GOP consultant Whit Ayres says the "critical swing area" is the Midwest. "Whoever controls that region tends to control the nation right now," he says, "because that region is still competitive for both parties, other than Illinois."
That may be bad news for Romney. States such as Michigan, Wisconsin and Pennsylvania have not supported a GOP presidential nominee since 1988. Still, as Ayres points out, each elected Republicans to statewide office in 2010.
But the industrial states in and around the Midwest serve to illustrate the point: Republicans at the presidential level have not been able to carry enough large states to win any but narrow victories since the 1980s.
George W. Bush hit the GOP's recent high-water mark in 2004 with just 286 electoral votes out of 538. In his 2000 victory, he collected 271 — just one more than the minimum needed to win.
By contrast, Obama and Bill Clinton each won at least 365 electoral votes with their winning campaigns. In each of the five presidential contests dating back to 1992, Democrats have won at least 252 electoral votes.
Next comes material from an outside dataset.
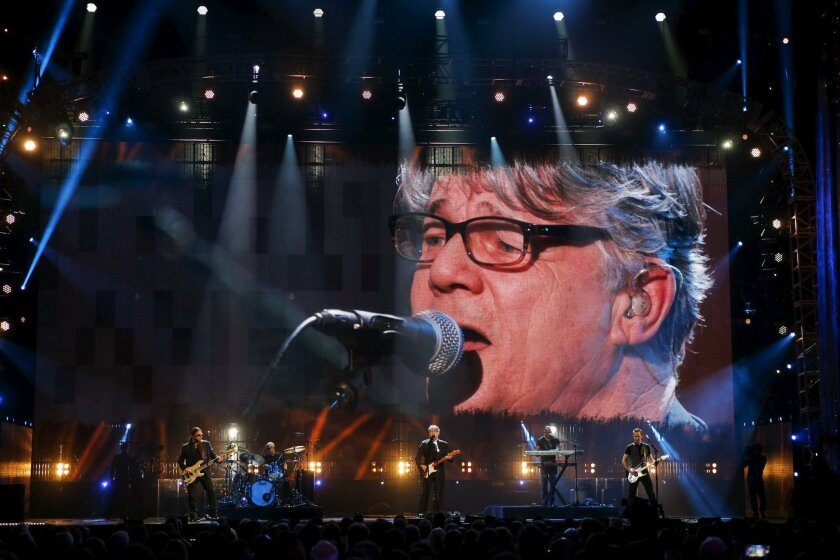 Singer Steve Miller (C) performs onstage during the 31st annual Rock and Roll Hall of Fame Induction Ceremony at the Barclays Center in Brooklyn, New York April 8, 2016. REUTERS/Eduardo Munoz ** Usable by SD ONLY **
"There's very little margin for error on the positive side for the Republicans," says Sandy Maisel, a political scientist at Colby College in Maine.
All of this represents a big change from a generation ago. GOP candidates won five of the six presidential contests from 1968 through 1988, twice carrying 49 states along the way. Pundits in those days spoke frequently of a Republican "lock" on the electoral college.
Democrats have since not just picked but blown apart that lock — despite the fact that much recent population growth has been in Republican red states such as Georgia and Texas.
They have managed to make inroads in former GOP strongholds such as the South and the Rocky Mountain West, thanks to the growth of Hispanics, as well as the increasing numbers of educated professionals in suburbs of such states as Colorado and Virginia.
Democrats also have become dominant in the Northeast and along the Pacific Coast.
"The first and most important place to start is California," says Ayres, the GOP consultant.
Republicans used to carry California — back in the days when the party nominated Richard Nixon and Ronald Reagan, both Californians. But Republicans haven't prevailed there since 1988.
Four years ago, the nation's largest state gave Obama 61 percent of its popular vote in 2008 — and its 55 electoral votes.
"Throw in New York and Illinois, where Republicans did well for a very long time, and you have three huge states that have become solidly Democratic," Ayres says.
All of this means that Obama still has the potential to take more than 300 electoral votes. A Romney victory is likely to be narrower, in terms of electoral votes.
But another real possibility is that Romney begins the process of reshaping the map, winning states that haven't gone Republican for a number of years.
"Swing states change," says Shaw, who is also a political scientist at the University of Texas.